For those who missed me at Search Engine Strategies in Chicago this week, I thought I’d address an issue that came up and should interest a good many online marketers: integrating the various components of your interactive marketing efforts. If this isn’t currently top of mind for you and your company, it should be.
Most online marketing campaigns are multifaceted and diverse. They incorporate a number of different ad units, formats, and media. In addition to a site component, whether e-commerce or non-transactional, some more popular efforts include display advertising, email marketing, and paid search.
Some marketers handle all these initiatives in-house, others outsource due to a lack of time or expertise. This is particularly true of such efforts as paid search. Because it requires constant management, paid search is often relegated to a search firm or interactive agency.
Though physically segregating marketing efforts and relying on separate specialists to execute them may seem opportune, it can result in a world of trouble if not effectively managed. It’s not the type of trouble that makes itself immediately apparent. It slowly nibbles away at the effectiveness of your overall campaign without your knowledge.
If each campaign element is independently effective but you’re not meeting your ultimate goal, you may have fallen victim to this sleeping killer. It’s designation? Lack of media integration.
Integrating all campaign aspects might seem logical, but many marketers don’t put this logic into practice. I’ve come across several who’ve confess it sounds like a good idea, but they’d “never really thought about it.” As consumers dedicate more of their media consumption time to the Web, however, considering integration is more critical than ever.
Existing and potential customers formulate an impression of your brand each time they search, browse, visit your site, and receive your email newsletter. What they see affects their opinion of your products and services, as well as the likelihood that they’ll make a purchase. It’s therefore essential to abandon the practice of viewing each aspect of a campaign as an independent entity. This approach makes it too difficult to maintain consistency across all channels, ensure accurate brand messaging, and boost online transactions.
What does an integrated campaign look like? Imagine a company is about to promote the release of a new product line online. Its rich media creative is finalized, and media buys ensure the ultimate in target consumer penetration. Prior to launching, the company updates its brand site with information about the new line. It also updates its existing paid search campaign with keywords related to the new products — the same keywords featured on its site and in its display ads. When it comes time to launch, the company is confident the campaign will perform to the best of its abilities. It’s established a cohesive, fully integrated online marketing campaign.

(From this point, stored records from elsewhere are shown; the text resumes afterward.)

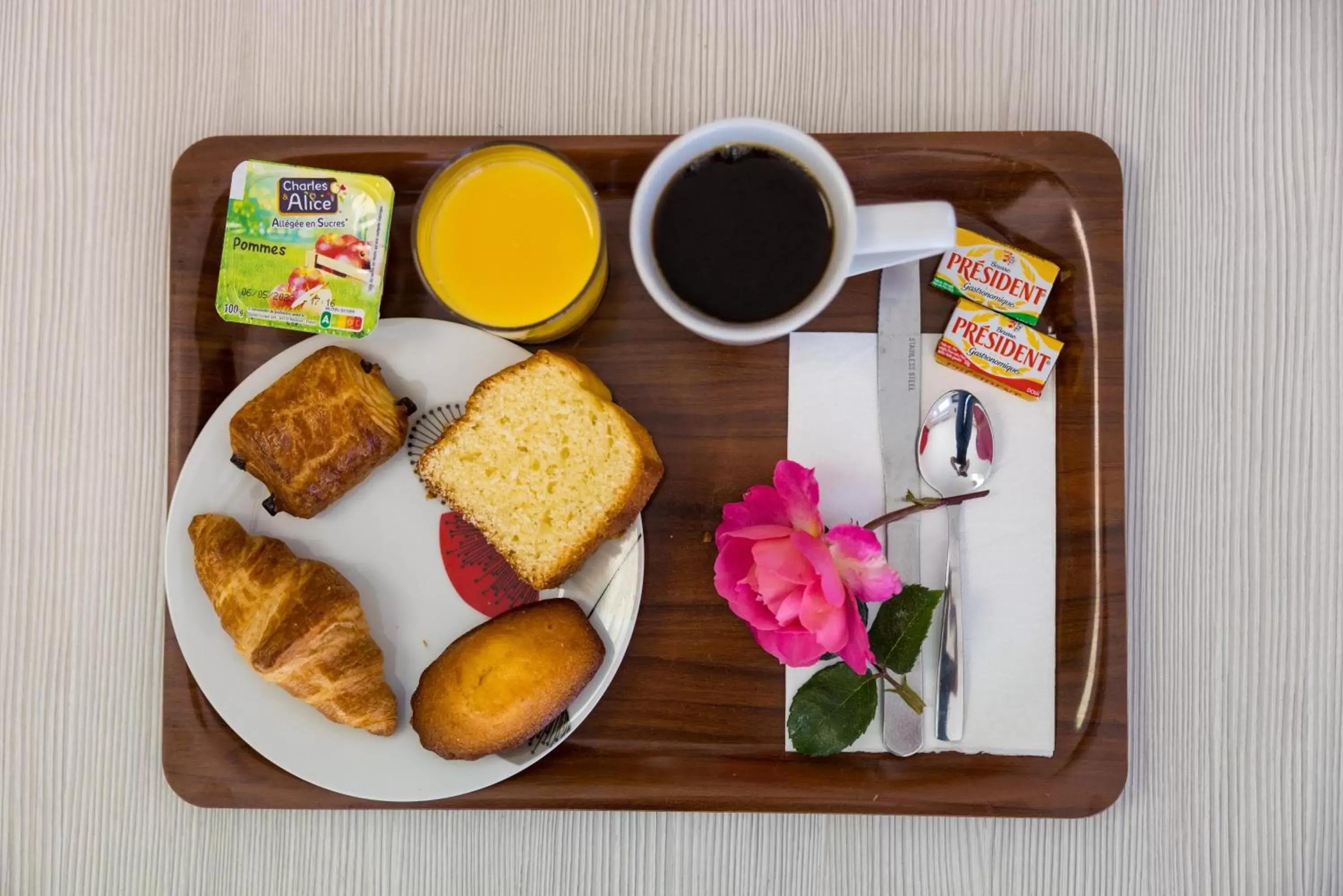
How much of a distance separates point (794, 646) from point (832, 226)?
1.47 feet

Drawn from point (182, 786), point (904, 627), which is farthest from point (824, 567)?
point (182, 786)

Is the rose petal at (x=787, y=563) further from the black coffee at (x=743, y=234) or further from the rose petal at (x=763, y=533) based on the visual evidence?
the black coffee at (x=743, y=234)

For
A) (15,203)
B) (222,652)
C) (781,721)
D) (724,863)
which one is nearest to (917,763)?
(781,721)

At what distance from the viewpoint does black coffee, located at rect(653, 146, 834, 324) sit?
0.93 meters

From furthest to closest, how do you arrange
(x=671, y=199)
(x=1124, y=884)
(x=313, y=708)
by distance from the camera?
1. (x=1124, y=884)
2. (x=313, y=708)
3. (x=671, y=199)

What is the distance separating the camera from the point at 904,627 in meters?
1.02

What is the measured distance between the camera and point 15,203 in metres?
1.20

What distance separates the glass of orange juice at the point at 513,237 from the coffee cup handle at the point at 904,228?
29 cm

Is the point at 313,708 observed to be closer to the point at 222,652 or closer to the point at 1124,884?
the point at 222,652

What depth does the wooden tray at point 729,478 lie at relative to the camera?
3.51 feet

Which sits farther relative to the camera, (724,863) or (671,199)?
(724,863)

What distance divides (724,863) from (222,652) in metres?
0.69

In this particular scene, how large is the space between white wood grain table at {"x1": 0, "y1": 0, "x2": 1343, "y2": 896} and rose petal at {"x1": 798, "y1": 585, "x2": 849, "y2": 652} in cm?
38

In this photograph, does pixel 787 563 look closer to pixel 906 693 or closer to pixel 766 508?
pixel 766 508
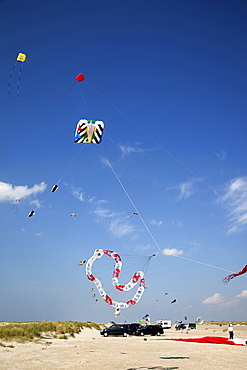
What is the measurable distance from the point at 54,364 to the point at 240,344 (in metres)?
15.8

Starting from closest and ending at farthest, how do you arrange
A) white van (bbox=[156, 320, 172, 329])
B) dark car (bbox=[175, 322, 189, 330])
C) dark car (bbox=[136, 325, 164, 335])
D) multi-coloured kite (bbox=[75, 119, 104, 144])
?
multi-coloured kite (bbox=[75, 119, 104, 144]), dark car (bbox=[136, 325, 164, 335]), white van (bbox=[156, 320, 172, 329]), dark car (bbox=[175, 322, 189, 330])

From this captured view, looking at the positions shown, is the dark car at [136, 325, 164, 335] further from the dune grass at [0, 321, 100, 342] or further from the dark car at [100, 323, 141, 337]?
the dune grass at [0, 321, 100, 342]

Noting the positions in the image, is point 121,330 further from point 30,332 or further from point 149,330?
point 30,332

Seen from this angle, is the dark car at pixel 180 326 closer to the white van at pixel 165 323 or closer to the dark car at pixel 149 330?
the white van at pixel 165 323

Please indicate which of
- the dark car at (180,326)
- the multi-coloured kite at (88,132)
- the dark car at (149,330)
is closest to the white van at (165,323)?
the dark car at (180,326)

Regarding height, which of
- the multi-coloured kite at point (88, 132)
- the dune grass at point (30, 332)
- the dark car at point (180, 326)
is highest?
the multi-coloured kite at point (88, 132)

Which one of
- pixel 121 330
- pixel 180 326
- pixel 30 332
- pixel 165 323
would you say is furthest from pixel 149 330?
pixel 180 326

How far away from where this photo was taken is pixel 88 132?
21703 millimetres

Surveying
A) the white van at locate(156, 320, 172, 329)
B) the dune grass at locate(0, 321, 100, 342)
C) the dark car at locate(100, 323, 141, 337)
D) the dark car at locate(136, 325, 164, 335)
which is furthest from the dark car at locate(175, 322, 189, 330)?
the dune grass at locate(0, 321, 100, 342)

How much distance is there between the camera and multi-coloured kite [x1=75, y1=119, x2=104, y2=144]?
21609mm

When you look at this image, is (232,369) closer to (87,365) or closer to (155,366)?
(155,366)

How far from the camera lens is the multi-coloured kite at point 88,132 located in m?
21.6

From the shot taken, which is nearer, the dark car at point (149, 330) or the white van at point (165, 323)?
the dark car at point (149, 330)

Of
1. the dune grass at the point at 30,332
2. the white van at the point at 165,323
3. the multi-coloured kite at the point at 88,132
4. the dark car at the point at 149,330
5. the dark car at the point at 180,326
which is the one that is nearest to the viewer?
the multi-coloured kite at the point at 88,132
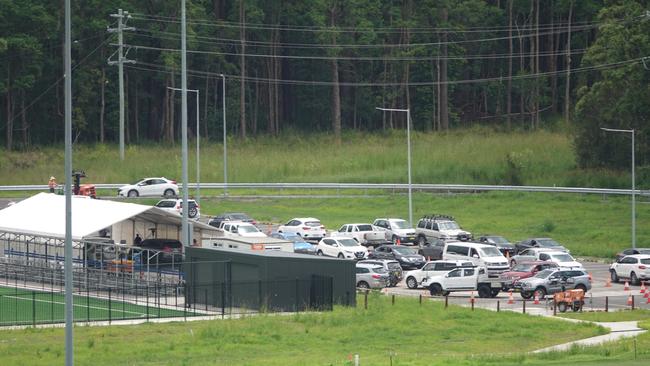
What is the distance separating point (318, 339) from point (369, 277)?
50.3 feet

Let’s say you’re already running a paid search campaign when you decide to offer free shipping for the holidays. Your site reflects the promotion, but do the keywords in your search campaign? Have you updated them to maintain messaging consistency and inform the largest possible volume of buyers of the offer? Though we might think to integrate marketing efforts when we launch new campaigns, updating an existing campaign’s aspects to reflect a change is frequently overlooked, particularly if it’s an aspect not managed by the same marketers as the remainder of your initiatives. It’s an unnecessary shot in the foot. Online advertising is dynamic. Keeping it current and consistent is almost as easy as blindly letting it run its course.
Approaching a search campaign as if it were an independent party is like partially cutting off circulation to a limb. Without the power and energy the rest of the body provides, the limb will never function to its full capacity. Focus on maintaining that body as a whole, and each part will work toward the common goal of propelling you forward.
Working closely with those who manage each campaign element is often all it takes to create a united front. Integrate your vendors and contractors, and you integrate your online marketing efforts.